Do we actually have data that using SZC can optimize RAASi? We're working on the trial right now, the trial is called REALIZE-K. In REALIZE-K, patients that have hyperkalemia at baseline or considered to be at higher risk enter into open-label phase. During that open-label phase, if they're hyperkalemic already, they get started on SZC and they're being optimized on the MRA. These patients are not on optimal MRA at baseline by study design. If those patients are at high risk, they actually get started on MRA up-titration with spironolactone and then once they develop hyperkalemia, they get SZC. That's the open-label phase. Once they're optimized on MRA and are normokalemic because of a potassium binder, they get randomized through the continuation of SZC or withdrawal to placebo. The primary endpoint is proportion of patients that are optimized on spironolactone and they are normokalemicwithout requiring rescue treatment.
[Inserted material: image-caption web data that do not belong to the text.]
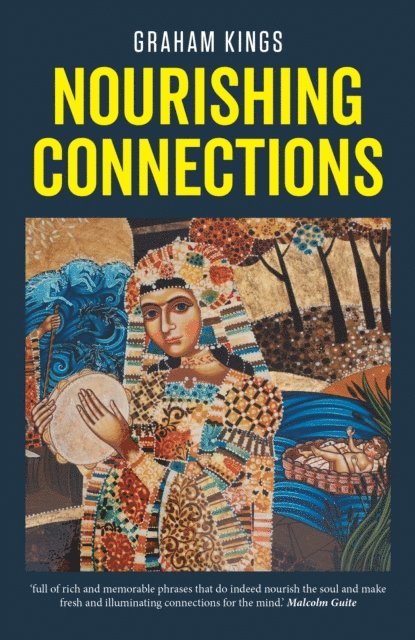 Graham Kings - Nourishing Connections, E-bok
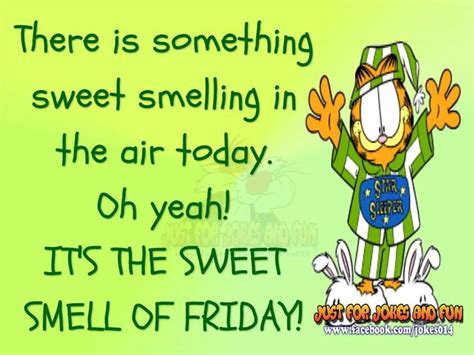 The Sweet Smell Of Friday Friday Quotes Funny Its Friday Quotes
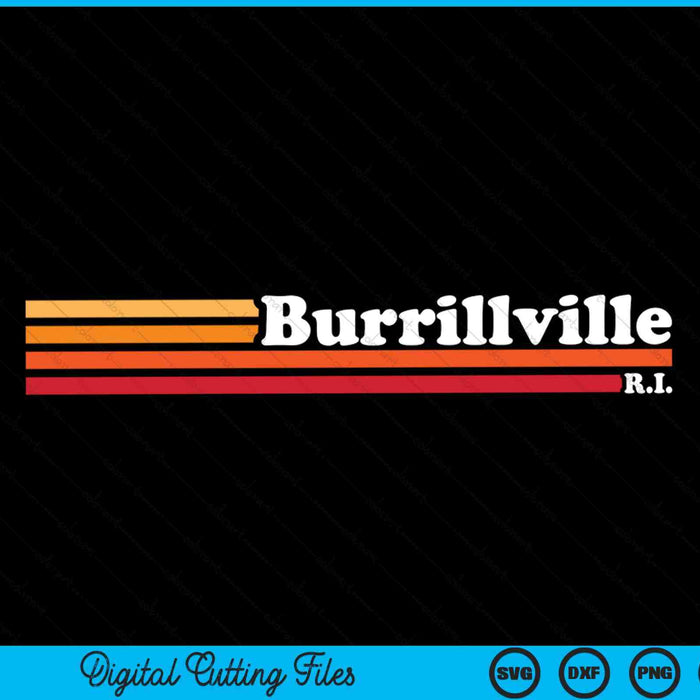 Vintage 1980s Graphic Style Burrillville Rhode Island SVG PNG Cutting Printable Files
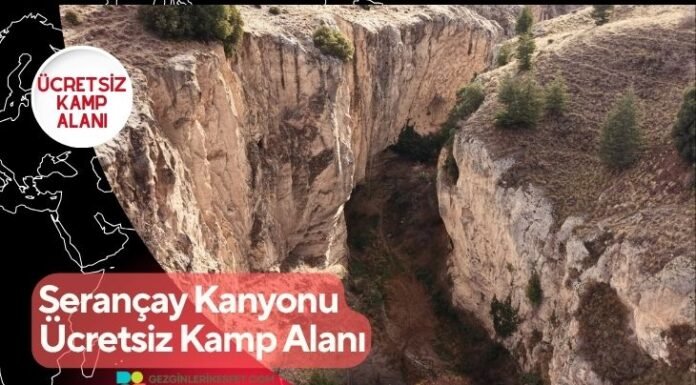 Serançay Kanyonu Ücretsiz Kamp Alanı Serançay Kanyonu Ücretsiz Kamp Alanı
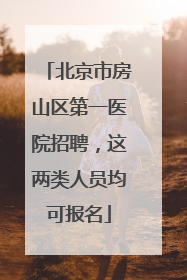 北京市房山区第一医院招聘，这两类人员均可报名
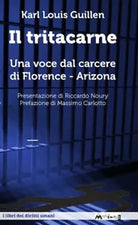 Il tritacarne Una voce dal carcere di Florence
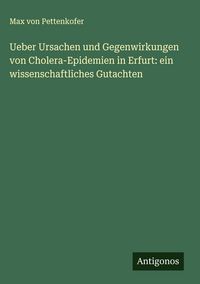 Produktbild: Ueber Ursachen und Gegenwirkungen von Cholera-Epidemien in Erfurt: ein wissenschaftliches Gutachten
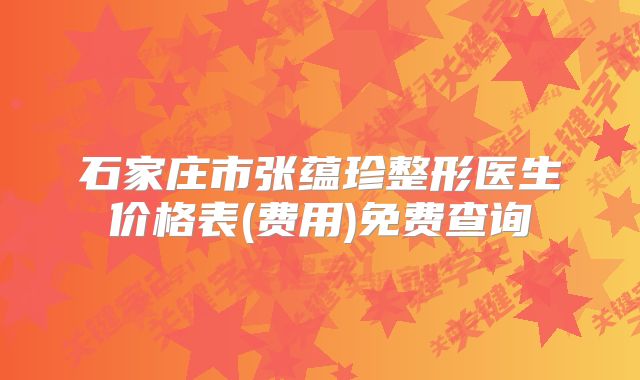石家庄市张蕴珍整形医生价格表(费用)免费查询
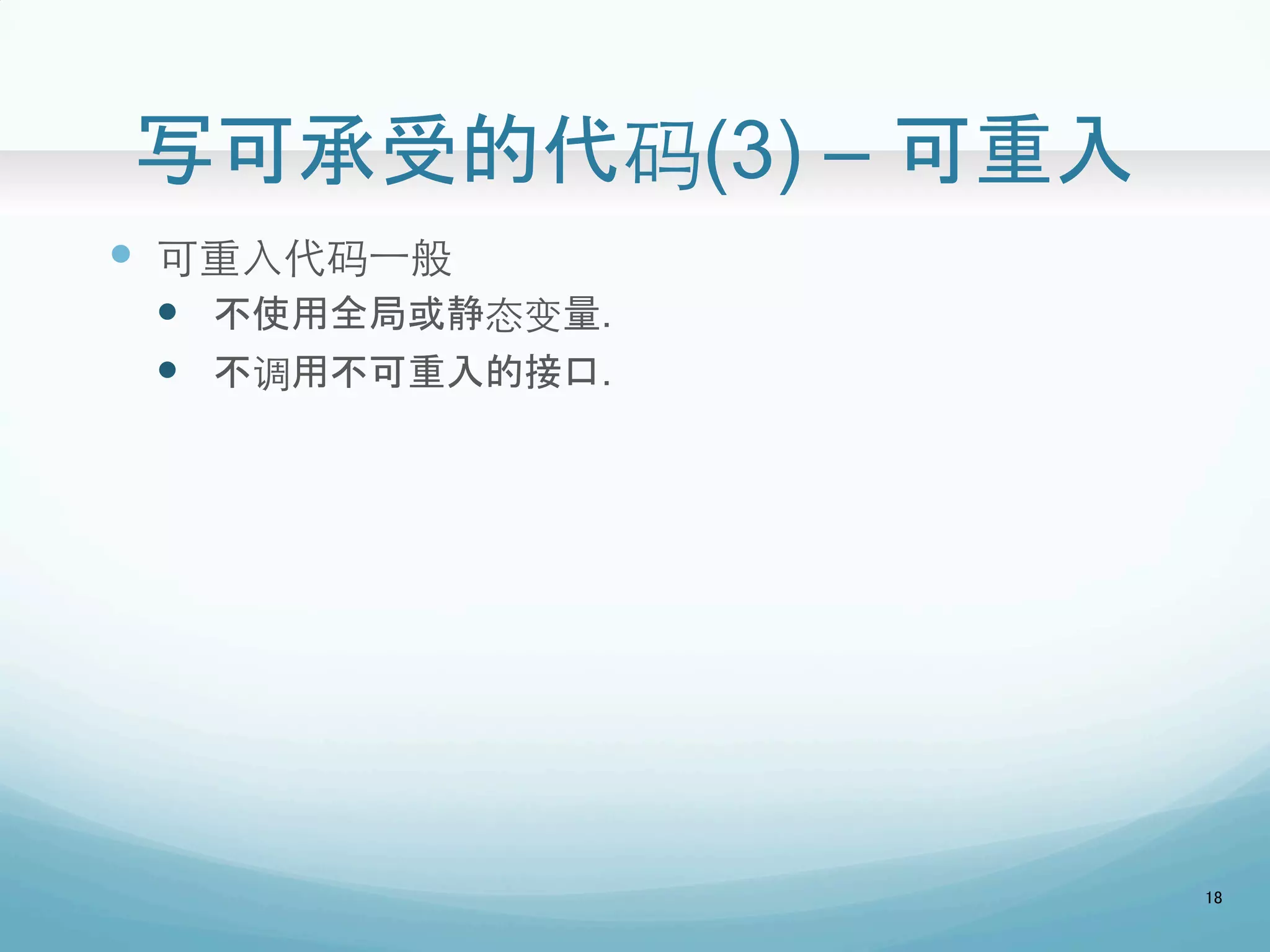 写可承受的代码(3) – 可重入	
—  可重⼊入代码⼀一般
—  不使用全局或静态变量.
—  不调用不可重入的接口.
18
 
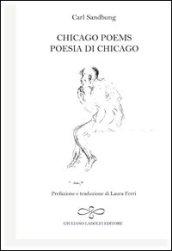 Chicago poems-Poesia di Chicago. Ediz. bilingue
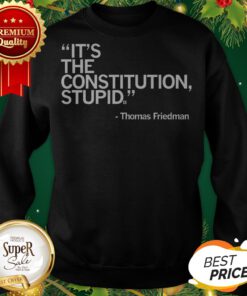 Official It's The Constitution Stupid Thomas Friedman Sweatshirt
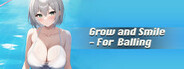 Grow and Smile - For  Balling System Requirements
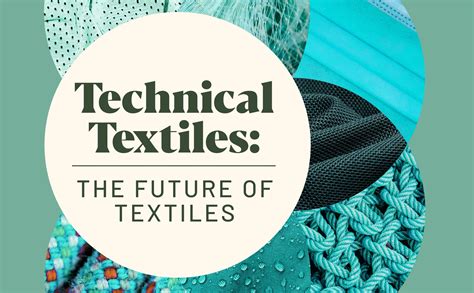 Technical Textiles The Future Of Textiles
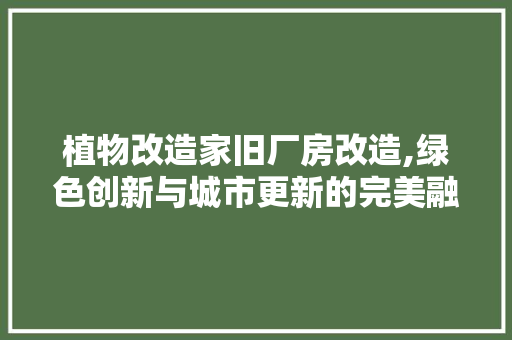 植物改造家旧厂房改造,绿色创新与城市更新的完美融合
The results of safety, this about seven days afterwards, so we will know when the trial is completed whether SZC can be used successful in patients with heart failure and reduced ejection fraction in terms of optimizing GDMT, which we know improves patient outcomes, and of course we're going to be looking very carefully, at the tolerability and safety of SZC in this trial as well.
In summary, we know that hyperkalemia is common in patient populations that we reviewed in the beginning, like the patient case I presented. We know it limits optimization of RAASi and GDMT, which ultimately saves lives and prevents hospitalizations. The typical decision making, unfortunately, is to down-titrate or discontinue RAASi, but we know that's not the optimal solution for the patient, and leads to marked under use of GDMT in this patient group. Novel potassium binders really give us another option to optimize GDMT and try to make our patients, hopefully, live longer and feel better. As a result of that, the guidelines have acknowledged that novel potassium binders is a another treatment option that we should consider. We will have additional evidence regarding potassium binder use as a potential way of enabling optimal GDMT and RAASi in patients with HFrEF, and hopefully that will advance their adoption in clinical practice even further. Thank you very much.